Belirtilen hedef:
Aşağıdaki listeyi, her yerde "gravel path" yerine "stone walkway" koyarak baştan yaz; başka hiçbir şeye dokunma.

-------

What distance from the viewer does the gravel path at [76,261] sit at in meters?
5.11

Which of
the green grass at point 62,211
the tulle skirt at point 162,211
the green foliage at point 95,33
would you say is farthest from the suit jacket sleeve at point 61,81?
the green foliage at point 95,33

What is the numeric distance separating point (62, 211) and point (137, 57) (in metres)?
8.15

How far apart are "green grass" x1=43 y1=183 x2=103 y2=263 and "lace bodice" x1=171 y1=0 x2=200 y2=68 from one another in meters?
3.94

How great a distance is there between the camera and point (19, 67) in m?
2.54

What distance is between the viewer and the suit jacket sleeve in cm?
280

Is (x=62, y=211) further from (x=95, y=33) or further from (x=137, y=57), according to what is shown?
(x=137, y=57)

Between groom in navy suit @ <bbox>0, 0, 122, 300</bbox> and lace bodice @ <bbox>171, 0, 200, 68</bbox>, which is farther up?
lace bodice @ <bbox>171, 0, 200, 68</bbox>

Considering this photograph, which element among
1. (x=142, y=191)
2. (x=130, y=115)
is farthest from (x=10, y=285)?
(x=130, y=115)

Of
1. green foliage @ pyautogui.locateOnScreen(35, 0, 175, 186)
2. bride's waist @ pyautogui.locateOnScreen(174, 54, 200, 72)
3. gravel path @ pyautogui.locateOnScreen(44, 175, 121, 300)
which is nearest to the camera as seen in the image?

-------

Çıktı:
What distance from the viewer does the stone walkway at [76,261] sit at in meters?
5.11

Which of
the green grass at point 62,211
the tulle skirt at point 162,211
the green foliage at point 95,33
would you say is farthest from the suit jacket sleeve at point 61,81?
the green foliage at point 95,33

What is the numeric distance separating point (62, 211) and point (137, 57) (in metres)?
8.15

How far apart are "green grass" x1=43 y1=183 x2=103 y2=263 and "lace bodice" x1=171 y1=0 x2=200 y2=68 from one another in meters?
3.94

How great a distance is there between the camera and point (19, 67) in m?
2.54

What distance is between the viewer and the suit jacket sleeve in cm?
280

Is (x=62, y=211) further from (x=95, y=33) or further from (x=137, y=57), according to what is shown?
(x=137, y=57)

Between groom in navy suit @ <bbox>0, 0, 122, 300</bbox> and lace bodice @ <bbox>171, 0, 200, 68</bbox>, which is farther up?
lace bodice @ <bbox>171, 0, 200, 68</bbox>

Considering this photograph, which element among
1. (x=142, y=191)
2. (x=130, y=115)
is farthest from (x=10, y=285)?
(x=130, y=115)

Of
1. green foliage @ pyautogui.locateOnScreen(35, 0, 175, 186)
2. bride's waist @ pyautogui.locateOnScreen(174, 54, 200, 72)
3. stone walkway @ pyautogui.locateOnScreen(44, 175, 121, 300)
which is nearest to the camera as seen in the image?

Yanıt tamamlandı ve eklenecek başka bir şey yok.